§ **本文抜粋**

第1条 身体的拘束最小化に関する基本的な考え方
身体抑制(拘束)は、人間としての尊厳の侵害、QOLの低下や心理状態を悪化させるため、人権擁護の観点から適切といえない。
そのため、患者の生命の危機と身体的損傷を防ぐ目的で他に手段がない場合以外に行うべきではない。
しかし、急性期医療の中で治療を中心とした疾病管理が優先され、患者の安全確保を 目的に、やむを得ず抑制(拘束)しなければならない事例も少なくない。私たちは「抑制(拘束)をしないための具体的なケア」を追求しつつ不要な抑制(拘束)を少なくするために、十分な検討と患者理解を行い、根拠に基づいた安全で効果的な最小限の抑制(拘束)を実施しなければならない。
第2条 身体的拘束最小化に向けての基本方針
私たちは、患者の基本的人権を尊重して、生命または身体を保護するため緊急やむを得ない場合を除き、身体的拘束を行わない。
この指針でいう抑制(拘束)とは、抑制帯等、患者の身体又は衣服に触れる何らかの 用具を使用して、一時的に当該 患者の身体を拘束し、その運動を抑制する行動の制限をいう。
- 緊急やむを得ない状態とは、以下の 3つの要件をすべて満たした状態である。
・切迫性
患者本人または他の患者等の生命または身体が危険にさらされる危険性が著しく高いこと
・非代替性
身体的拘束その他の行動制限を行う以外に代替する治療・看護方法がないこと
・一時性
身体的拘束その他の行動制限が一時的なものであること - 緊急やむを得ず身体的拘束を行う場合は、「医療安全管理マニュアル第3章:身体抑制(拘束)」に準じて行う。
- 身体的拘束以外の患者の行動を制限する行為は最小限とする。
- 鎮静を目的とした薬物については適正使用に努め、患者に不利益が生じないように使用する。使用については、患者・家族等に説明を行う。
第3条 身体的拘束最小化のための体制
院内に身体的拘束最小化対策に係る身体的拘束最小化チーム(以下「チーム」という)を設置する。
1.チームの構成
チームは、専任の医師及び専任の看護師、看護部、薬剤師、リハビリテーション科、メディカルソーシャルワーカー、事務員等のメンバーをもって構成する。
2.チームの役割
- 身体抑制(拘束)の実施状況を把握し、管理者を含む職員に定期的に周知徹底する。
- 身体抑制(拘束)実施事例の最小化に向けた医療・ケアを検討する。
- 定期的に本指針・マニュアルを見直し、職員へ周知して活用する。
- 身体抑制(拘束)最小化のための職員研修を開催し、記録をする。
第4条 身体的拘束最小化のための研修
入院患者に係わる職員を対象として、身体的拘束の最小化に関する研修を行う。
- 定期的な教育研修(年1回)実施(新規採用時にも必ず実施する)
- その他、必要な教育・研修の実施および実施内容の記録
第5条 身体的拘束を行う場合の対応
- 医師・看護師は、アセスメントを行い、身体抑制(拘束)をするべきか否かを判断し、緊急やむを得ない理由を記録に残す。

§ **提供データ行**
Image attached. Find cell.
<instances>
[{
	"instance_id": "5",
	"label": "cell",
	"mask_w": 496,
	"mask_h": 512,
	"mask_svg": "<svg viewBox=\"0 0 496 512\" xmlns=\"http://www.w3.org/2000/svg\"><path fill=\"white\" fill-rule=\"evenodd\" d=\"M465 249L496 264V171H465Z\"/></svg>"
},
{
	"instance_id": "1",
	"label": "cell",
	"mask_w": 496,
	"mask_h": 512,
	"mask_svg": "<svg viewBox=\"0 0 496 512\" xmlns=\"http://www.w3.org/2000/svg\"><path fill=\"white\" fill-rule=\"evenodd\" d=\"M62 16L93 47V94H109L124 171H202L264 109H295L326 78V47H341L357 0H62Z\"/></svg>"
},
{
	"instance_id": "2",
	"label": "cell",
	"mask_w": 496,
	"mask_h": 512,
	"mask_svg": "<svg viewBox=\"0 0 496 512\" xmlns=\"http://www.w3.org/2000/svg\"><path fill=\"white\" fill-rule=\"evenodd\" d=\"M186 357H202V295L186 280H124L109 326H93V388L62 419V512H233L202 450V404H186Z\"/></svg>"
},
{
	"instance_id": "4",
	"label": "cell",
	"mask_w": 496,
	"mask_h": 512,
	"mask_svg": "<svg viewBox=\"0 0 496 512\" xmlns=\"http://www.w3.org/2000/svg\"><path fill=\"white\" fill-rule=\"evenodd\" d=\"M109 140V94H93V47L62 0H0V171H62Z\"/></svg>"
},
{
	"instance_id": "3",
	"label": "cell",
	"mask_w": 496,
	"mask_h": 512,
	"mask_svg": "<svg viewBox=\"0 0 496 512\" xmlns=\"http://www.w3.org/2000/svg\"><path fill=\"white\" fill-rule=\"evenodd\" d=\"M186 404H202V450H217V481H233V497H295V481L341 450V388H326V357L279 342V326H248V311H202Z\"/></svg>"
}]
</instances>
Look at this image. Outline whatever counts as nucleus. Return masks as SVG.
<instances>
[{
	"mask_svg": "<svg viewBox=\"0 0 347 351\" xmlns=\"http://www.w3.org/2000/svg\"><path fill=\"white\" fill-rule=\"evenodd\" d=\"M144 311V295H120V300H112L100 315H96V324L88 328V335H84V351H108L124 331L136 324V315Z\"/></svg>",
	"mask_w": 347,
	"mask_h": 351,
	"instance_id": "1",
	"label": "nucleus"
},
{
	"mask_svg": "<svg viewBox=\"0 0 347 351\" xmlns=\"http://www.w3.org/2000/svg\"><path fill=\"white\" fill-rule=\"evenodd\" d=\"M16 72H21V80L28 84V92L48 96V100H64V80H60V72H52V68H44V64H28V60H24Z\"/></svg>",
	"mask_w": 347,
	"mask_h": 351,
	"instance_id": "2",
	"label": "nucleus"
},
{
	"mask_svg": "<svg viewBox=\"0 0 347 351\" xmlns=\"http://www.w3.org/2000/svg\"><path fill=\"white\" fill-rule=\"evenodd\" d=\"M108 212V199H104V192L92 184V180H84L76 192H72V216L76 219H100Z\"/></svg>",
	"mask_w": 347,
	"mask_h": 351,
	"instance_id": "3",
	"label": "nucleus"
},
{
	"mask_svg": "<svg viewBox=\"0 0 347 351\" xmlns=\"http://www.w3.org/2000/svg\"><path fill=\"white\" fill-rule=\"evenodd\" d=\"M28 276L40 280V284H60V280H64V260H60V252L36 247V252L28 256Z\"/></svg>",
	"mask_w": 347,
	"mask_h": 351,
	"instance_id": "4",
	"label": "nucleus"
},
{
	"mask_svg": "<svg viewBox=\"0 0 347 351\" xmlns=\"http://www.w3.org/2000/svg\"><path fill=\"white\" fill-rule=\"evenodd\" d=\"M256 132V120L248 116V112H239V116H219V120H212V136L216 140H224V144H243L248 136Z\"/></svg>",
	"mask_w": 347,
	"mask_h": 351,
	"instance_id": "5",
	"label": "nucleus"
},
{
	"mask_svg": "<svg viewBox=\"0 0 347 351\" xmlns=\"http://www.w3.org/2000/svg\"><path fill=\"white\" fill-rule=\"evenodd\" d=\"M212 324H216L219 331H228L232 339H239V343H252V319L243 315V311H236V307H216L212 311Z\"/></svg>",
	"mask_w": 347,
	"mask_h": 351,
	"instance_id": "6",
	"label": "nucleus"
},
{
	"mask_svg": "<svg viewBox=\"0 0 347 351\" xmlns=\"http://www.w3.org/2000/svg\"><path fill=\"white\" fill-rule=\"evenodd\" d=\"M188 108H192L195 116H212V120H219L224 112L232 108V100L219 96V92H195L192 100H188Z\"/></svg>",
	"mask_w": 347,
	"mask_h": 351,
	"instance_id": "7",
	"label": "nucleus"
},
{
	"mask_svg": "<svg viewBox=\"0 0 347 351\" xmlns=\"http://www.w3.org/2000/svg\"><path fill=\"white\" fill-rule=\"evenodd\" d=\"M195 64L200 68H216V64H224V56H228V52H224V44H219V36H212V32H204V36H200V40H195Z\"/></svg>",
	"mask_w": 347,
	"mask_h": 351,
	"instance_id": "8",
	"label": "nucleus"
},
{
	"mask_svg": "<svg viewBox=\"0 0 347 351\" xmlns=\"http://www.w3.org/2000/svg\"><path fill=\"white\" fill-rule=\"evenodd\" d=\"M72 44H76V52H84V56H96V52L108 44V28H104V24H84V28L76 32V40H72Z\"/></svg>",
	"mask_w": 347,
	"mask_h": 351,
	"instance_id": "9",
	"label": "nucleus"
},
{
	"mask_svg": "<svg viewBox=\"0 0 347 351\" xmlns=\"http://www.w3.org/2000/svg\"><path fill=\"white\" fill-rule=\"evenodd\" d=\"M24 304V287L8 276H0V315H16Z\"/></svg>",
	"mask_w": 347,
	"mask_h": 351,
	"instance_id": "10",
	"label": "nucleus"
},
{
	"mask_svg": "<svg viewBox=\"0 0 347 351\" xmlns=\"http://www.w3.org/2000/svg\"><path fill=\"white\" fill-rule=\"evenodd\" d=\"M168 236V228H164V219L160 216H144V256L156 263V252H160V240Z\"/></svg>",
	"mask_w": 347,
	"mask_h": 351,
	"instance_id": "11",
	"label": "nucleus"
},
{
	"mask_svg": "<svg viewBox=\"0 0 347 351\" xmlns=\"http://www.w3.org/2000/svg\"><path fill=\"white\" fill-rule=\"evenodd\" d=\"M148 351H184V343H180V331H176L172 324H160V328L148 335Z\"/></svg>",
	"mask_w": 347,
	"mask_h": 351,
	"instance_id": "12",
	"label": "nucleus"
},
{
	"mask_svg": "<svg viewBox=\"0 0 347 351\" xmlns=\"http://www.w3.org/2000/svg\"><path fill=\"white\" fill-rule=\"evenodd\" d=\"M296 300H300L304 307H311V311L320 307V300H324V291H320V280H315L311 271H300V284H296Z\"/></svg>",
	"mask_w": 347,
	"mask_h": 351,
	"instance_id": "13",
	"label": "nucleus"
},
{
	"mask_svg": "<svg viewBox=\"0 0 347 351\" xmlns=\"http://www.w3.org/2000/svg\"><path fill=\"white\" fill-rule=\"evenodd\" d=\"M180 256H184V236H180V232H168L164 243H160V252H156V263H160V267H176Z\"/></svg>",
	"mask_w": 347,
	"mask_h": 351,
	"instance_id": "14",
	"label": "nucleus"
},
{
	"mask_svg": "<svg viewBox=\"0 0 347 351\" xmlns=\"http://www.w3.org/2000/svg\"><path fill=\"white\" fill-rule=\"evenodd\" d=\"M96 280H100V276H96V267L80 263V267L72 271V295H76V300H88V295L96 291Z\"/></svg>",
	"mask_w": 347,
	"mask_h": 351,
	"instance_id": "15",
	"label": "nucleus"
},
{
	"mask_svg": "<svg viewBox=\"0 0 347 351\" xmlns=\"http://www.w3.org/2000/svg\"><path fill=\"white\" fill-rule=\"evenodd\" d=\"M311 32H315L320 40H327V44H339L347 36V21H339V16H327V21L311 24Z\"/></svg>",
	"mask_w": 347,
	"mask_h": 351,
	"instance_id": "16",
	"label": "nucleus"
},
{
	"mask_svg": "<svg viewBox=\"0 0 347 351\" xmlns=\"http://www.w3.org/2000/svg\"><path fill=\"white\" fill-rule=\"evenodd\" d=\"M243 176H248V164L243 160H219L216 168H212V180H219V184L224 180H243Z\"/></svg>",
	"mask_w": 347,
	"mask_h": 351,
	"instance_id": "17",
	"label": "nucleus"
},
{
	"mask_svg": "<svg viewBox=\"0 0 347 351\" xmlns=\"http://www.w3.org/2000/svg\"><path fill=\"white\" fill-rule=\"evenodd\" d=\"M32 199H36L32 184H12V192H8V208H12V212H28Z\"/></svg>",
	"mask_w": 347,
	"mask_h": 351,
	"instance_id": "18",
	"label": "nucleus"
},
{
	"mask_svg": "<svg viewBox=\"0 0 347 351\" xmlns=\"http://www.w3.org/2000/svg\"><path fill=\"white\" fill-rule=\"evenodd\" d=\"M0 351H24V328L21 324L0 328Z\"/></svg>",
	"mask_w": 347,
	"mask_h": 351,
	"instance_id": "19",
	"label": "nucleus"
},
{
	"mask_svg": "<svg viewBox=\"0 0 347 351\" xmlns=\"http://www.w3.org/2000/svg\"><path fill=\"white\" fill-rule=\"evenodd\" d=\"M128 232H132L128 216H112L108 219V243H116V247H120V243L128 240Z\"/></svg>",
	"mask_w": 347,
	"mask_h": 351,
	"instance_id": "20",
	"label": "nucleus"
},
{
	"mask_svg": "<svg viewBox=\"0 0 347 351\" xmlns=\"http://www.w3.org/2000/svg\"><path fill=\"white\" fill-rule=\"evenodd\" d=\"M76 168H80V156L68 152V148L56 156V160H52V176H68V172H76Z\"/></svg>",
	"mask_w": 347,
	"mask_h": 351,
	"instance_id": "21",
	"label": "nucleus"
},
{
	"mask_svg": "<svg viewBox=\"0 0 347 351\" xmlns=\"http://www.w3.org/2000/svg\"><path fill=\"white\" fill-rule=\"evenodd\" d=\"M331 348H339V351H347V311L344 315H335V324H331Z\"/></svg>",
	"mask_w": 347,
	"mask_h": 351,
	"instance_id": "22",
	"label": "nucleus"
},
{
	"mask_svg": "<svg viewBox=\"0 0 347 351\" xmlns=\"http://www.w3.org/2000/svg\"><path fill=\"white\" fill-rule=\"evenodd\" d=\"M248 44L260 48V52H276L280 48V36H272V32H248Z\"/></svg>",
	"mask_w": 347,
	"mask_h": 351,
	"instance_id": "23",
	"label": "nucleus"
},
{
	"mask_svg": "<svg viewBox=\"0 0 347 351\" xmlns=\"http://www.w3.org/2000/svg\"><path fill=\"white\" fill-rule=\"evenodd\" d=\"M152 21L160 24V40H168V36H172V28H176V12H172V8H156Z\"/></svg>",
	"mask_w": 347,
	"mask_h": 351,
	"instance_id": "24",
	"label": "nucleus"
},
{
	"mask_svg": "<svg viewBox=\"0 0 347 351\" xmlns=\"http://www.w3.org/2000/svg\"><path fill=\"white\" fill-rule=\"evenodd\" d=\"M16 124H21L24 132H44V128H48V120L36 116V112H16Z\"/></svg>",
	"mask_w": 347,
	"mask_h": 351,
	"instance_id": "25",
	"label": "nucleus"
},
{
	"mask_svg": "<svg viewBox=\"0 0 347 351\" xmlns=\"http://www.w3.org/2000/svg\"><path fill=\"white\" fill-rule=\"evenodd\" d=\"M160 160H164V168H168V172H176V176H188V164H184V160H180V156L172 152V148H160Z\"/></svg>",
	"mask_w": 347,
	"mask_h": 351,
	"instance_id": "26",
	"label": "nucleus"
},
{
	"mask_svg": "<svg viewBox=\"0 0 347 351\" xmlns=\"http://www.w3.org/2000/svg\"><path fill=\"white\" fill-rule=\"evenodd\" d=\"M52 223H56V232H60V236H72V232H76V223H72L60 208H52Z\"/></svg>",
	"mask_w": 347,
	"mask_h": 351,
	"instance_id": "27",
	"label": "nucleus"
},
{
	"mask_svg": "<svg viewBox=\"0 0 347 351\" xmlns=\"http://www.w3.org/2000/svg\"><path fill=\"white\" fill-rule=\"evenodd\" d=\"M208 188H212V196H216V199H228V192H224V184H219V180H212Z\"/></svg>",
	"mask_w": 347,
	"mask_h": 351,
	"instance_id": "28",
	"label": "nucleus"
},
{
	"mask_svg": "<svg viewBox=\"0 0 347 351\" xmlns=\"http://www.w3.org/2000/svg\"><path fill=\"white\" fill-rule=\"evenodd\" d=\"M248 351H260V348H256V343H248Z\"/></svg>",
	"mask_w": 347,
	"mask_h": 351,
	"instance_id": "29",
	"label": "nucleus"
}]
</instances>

§ **課題と演習**
[A] 身体的拘束最小化の指針のうち、「第1条 身体的拘束最小化に関する基本的な考え方」から「除き、身体的拘束を行わない。」までを、末尾の語句も含めて一字一句違えずに書き写すこと。
[B] 身体的拘束最小化の指針では、定期的な教育研修を年に何回実施するとしているか。
[C] 身体的拘束最小化の指針の内容を2文で要約せよ。
データ行は使用しない。

§ **想定解答**
[A]
第1条 身体的拘束最小化に関する基本的な考え方
身体抑制(拘束)は、人間としての尊厳の侵害、QOLの低下や心理状態を悪化させるため、人権擁護の観点から適切といえない。
そのため、患者の生命の危機と身体的損傷を防ぐ目的で他に手段がない場合以外に行うべきではない。
しかし、急性期医療の中で治療を中心とした疾病管理が優先され、患者の安全確保を 目的に、やむを得ず抑制(拘束)しなければならない事例も少なくない。私たちは「抑制(拘束)をしないための具体的なケア」を追求しつつ不要な抑制(拘束)を少なくするために、十分な検討と患者理解を行い、根拠に基づいた安全で効果的な最小限の抑制(拘束)を実施しなければならない。
第2条 身体的拘束最小化に向けての基本方針
私たちは、患者の基本的人権を尊重して、生命または身体を保護するため緊急やむを得ない場合を除き、身体的拘束を行わない。

[B] 年1回。

[C] 身体的拘束は人間としての尊厳を侵害し、QOLを低下させるため、切迫性・非代替性・一時性の3要件をすべて満たす緊急やむを得ない場合を除いて行わない。院内には多職種で構成する身体的拘束最小化チームを設置し、実施状況の把握と周知、指針・マニュアルの定期的な見直し、職員研修の開催などを担わせる。